▶ _Exercise_
Rewrite the rows below with every "tree trunk" changed to "tree base" and nothing else altered. Leave the pictures out.

▶ _Provided material_
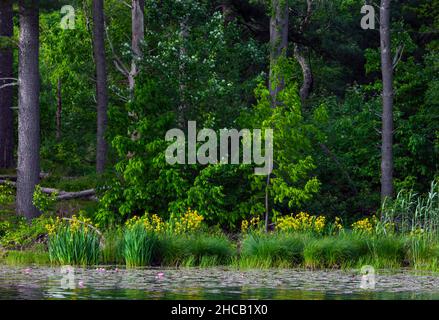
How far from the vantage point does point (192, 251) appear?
64.1ft

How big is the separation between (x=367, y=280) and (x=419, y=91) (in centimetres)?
1492

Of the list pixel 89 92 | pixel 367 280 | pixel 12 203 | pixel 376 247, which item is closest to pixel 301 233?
pixel 376 247

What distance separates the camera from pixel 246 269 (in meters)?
18.5

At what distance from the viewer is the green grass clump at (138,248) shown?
61.6 feet

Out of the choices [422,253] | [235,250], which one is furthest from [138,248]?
[422,253]

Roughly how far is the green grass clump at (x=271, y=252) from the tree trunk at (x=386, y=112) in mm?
6714

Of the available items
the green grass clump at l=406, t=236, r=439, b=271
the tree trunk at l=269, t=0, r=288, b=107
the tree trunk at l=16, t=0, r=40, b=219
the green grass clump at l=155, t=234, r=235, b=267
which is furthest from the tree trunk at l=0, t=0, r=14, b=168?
the green grass clump at l=406, t=236, r=439, b=271

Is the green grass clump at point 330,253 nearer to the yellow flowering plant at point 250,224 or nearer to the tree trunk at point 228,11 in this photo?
the yellow flowering plant at point 250,224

▶ _Reply to the exercise_
How far from the vantage point does point (192, 251) appear?
64.1ft

How big is the separation between (x=367, y=280) and (x=419, y=91) (in centimetres)?
1492

Of the list pixel 89 92 | pixel 367 280 | pixel 12 203 | pixel 376 247, which item is closest to pixel 301 233?
pixel 376 247

What distance separates the camera from pixel 246 269 (in meters)?
18.5

At what distance from the viewer is the green grass clump at (138,248) shown?
61.6 feet

Out of the choices [422,253] | [235,250], which one is furthest from [138,248]?
[422,253]

Roughly how far is the green grass clump at (x=271, y=252) from the tree base at (x=386, y=112) in mm?
6714

Of the available items
the green grass clump at l=406, t=236, r=439, b=271
the tree base at l=269, t=0, r=288, b=107
the tree base at l=16, t=0, r=40, b=219
the green grass clump at l=155, t=234, r=235, b=267
which is furthest from the tree base at l=0, t=0, r=14, b=168?
the green grass clump at l=406, t=236, r=439, b=271

Is the green grass clump at point 330,253 nearer to the yellow flowering plant at point 250,224 or nearer to the tree base at point 228,11 in this photo?
the yellow flowering plant at point 250,224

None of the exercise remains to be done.